• _What the task requires_: Print, exactly as given, each line of the data from the line containing "In the current" up to and including its last line.
── Data for this task
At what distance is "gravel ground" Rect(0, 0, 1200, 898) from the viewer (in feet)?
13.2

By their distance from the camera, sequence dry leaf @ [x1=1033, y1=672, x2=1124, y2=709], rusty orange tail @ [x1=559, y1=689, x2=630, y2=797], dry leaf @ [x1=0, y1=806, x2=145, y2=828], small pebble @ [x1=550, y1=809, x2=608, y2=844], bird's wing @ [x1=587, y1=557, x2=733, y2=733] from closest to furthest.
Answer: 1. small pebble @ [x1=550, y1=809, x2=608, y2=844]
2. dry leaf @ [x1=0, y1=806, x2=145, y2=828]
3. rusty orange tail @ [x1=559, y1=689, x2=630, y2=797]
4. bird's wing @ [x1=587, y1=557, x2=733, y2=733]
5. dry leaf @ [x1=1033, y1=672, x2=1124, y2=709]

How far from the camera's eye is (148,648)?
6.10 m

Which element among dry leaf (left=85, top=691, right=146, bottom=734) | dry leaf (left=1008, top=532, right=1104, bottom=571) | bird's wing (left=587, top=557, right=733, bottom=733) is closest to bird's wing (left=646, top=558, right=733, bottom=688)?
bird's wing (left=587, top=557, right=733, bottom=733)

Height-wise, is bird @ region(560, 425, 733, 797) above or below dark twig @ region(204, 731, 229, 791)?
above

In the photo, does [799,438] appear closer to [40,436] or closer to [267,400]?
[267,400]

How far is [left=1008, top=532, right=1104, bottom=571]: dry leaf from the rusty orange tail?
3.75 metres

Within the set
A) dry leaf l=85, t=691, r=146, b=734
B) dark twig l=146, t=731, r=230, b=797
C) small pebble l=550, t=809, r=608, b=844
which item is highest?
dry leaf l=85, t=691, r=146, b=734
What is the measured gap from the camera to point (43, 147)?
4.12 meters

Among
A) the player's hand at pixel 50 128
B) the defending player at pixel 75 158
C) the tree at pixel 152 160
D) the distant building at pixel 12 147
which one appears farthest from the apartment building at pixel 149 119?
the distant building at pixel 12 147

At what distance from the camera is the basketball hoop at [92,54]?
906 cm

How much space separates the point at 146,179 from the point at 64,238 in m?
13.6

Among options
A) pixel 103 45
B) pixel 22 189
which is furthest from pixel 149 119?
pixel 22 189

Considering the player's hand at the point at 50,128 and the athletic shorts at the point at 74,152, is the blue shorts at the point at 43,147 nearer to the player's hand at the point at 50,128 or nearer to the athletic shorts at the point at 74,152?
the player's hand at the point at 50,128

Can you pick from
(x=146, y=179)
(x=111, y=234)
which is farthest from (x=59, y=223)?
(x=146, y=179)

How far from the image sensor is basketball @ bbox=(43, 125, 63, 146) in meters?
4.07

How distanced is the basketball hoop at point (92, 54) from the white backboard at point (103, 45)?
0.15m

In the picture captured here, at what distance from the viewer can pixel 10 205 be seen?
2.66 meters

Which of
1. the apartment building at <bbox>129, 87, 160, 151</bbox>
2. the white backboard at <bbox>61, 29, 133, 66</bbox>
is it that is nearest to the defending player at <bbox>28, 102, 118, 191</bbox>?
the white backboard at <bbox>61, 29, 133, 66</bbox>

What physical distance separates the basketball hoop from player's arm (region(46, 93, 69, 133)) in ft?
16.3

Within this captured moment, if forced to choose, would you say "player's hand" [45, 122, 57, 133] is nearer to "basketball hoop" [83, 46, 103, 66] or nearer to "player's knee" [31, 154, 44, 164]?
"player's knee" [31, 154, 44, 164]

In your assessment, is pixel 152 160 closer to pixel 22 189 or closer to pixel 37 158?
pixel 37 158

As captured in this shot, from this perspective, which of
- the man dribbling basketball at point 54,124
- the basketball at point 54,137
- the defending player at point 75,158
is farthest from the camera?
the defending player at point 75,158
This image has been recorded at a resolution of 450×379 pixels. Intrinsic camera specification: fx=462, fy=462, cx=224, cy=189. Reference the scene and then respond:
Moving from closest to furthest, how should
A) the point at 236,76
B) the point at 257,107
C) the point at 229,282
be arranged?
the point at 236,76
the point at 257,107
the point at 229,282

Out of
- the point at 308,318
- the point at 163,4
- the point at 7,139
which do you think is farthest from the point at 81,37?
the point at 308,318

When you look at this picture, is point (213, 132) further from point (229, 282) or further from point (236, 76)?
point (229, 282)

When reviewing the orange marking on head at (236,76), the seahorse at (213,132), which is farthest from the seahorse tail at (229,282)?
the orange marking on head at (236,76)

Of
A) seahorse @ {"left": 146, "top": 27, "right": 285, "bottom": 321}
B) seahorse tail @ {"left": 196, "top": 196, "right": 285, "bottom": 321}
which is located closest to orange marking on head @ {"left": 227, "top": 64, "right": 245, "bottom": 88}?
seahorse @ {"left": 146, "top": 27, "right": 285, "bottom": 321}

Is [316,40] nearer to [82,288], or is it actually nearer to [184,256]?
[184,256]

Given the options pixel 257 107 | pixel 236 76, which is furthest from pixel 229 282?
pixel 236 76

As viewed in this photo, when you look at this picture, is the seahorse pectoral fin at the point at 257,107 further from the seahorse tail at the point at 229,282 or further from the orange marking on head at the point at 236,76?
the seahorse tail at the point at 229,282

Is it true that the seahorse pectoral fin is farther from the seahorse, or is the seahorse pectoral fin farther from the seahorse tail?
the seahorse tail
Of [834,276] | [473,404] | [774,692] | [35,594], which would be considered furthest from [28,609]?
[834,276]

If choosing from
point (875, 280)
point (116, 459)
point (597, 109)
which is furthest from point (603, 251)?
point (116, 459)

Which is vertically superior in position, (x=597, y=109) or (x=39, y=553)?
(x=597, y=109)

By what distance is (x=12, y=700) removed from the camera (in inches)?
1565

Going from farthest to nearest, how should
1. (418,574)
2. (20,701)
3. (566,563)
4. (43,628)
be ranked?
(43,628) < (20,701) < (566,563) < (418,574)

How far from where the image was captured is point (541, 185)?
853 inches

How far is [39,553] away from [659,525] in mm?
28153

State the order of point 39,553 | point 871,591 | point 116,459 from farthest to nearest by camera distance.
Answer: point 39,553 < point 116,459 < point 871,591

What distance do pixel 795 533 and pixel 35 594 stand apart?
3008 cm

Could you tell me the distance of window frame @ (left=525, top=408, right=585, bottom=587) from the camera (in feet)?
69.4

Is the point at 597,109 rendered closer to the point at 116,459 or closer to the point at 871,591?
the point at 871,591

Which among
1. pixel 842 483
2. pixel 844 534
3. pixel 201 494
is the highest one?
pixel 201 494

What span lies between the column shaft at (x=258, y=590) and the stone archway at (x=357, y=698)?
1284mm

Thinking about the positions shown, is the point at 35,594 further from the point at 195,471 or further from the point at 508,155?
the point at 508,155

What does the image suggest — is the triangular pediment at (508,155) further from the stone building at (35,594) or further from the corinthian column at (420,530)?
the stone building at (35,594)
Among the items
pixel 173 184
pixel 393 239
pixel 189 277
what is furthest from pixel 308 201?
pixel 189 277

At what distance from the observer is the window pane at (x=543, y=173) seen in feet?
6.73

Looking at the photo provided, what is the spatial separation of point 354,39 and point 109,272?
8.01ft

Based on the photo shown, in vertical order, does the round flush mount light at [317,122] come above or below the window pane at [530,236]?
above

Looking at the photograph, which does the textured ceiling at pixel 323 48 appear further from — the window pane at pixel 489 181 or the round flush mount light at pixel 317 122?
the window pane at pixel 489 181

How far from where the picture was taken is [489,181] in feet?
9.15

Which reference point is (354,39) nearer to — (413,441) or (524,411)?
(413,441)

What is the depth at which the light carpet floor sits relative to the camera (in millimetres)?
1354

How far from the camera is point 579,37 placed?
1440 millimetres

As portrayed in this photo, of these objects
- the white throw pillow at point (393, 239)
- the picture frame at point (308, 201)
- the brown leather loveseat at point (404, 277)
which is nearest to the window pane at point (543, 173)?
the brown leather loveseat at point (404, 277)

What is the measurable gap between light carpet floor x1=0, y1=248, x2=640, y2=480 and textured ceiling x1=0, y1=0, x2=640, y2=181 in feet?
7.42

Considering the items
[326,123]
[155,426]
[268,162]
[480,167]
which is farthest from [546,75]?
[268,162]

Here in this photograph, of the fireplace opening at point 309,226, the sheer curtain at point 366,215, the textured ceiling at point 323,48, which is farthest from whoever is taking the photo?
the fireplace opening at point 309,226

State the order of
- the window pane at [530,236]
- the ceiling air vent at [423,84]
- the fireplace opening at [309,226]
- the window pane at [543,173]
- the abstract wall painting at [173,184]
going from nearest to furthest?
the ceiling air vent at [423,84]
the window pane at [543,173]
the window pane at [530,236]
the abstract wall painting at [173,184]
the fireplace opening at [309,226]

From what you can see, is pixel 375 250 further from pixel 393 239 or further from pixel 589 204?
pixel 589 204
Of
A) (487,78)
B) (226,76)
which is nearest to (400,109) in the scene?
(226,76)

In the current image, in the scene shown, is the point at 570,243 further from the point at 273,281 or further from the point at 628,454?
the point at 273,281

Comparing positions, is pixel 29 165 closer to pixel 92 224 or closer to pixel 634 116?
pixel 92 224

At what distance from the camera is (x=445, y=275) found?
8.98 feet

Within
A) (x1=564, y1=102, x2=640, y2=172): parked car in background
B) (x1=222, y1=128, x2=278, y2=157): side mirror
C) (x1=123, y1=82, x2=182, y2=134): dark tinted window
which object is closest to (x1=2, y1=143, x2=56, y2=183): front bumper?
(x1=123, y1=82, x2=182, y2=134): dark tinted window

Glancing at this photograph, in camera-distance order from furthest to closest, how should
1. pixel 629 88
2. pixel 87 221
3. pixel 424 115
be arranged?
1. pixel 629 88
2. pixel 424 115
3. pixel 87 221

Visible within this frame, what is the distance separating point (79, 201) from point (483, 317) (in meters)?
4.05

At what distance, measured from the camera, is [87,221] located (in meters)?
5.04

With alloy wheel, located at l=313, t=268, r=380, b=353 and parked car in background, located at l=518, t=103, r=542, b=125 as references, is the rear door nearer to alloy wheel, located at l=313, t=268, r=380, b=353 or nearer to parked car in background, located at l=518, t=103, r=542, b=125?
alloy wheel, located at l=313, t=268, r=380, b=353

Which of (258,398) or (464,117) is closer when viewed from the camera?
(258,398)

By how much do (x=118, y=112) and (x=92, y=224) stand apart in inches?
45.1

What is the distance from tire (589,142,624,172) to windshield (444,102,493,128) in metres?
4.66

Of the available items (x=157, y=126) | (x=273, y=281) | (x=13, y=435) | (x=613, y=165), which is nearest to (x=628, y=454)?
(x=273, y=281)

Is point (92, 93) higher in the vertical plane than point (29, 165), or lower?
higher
────
• _Output of the exercise_:
In the current image, in the scene shown, is the point at 570,243 further from the point at 273,281 or further from the point at 628,454?
the point at 273,281

Comparing positions, is pixel 29 165 closer to pixel 92 224 or closer to pixel 634 116?
pixel 92 224

At what distance from the camera is (x=445, y=275) found?
8.98 feet

Within
A) (x1=564, y1=102, x2=640, y2=172): parked car in background
B) (x1=222, y1=128, x2=278, y2=157): side mirror
C) (x1=123, y1=82, x2=182, y2=134): dark tinted window
which object is closest to (x1=2, y1=143, x2=56, y2=183): front bumper?
(x1=123, y1=82, x2=182, y2=134): dark tinted window

Glancing at this photograph, in camera-distance order from furthest to closest, how should
1. pixel 629 88
2. pixel 87 221
3. pixel 424 115
be arranged?
1. pixel 629 88
2. pixel 424 115
3. pixel 87 221

Visible within this frame, what is the distance separating point (79, 201) from point (483, 317) (in meters)?
4.05

At what distance, measured from the camera, is [87,221] located (in meters)?
5.04

With alloy wheel, located at l=313, t=268, r=380, b=353 and parked car in background, located at l=518, t=103, r=542, b=125 as references, is the rear door nearer to alloy wheel, located at l=313, t=268, r=380, b=353 or nearer to parked car in background, located at l=518, t=103, r=542, b=125?
alloy wheel, located at l=313, t=268, r=380, b=353

Which of (258,398) or (464,117) is closer when viewed from the camera?
(258,398)

By how much do (x=118, y=112) and (x=92, y=224) stand apart in inches?
45.1

What is the distance from tire (589,142,624,172) to windshield (444,102,493,128) in metres?
4.66

Of the available items (x=157, y=126) | (x=273, y=281) | (x=13, y=435) | (x=613, y=165), which is nearest to (x=628, y=454)?
(x=273, y=281)

Is point (92, 93) higher in the vertical plane than point (29, 165), or lower?
higher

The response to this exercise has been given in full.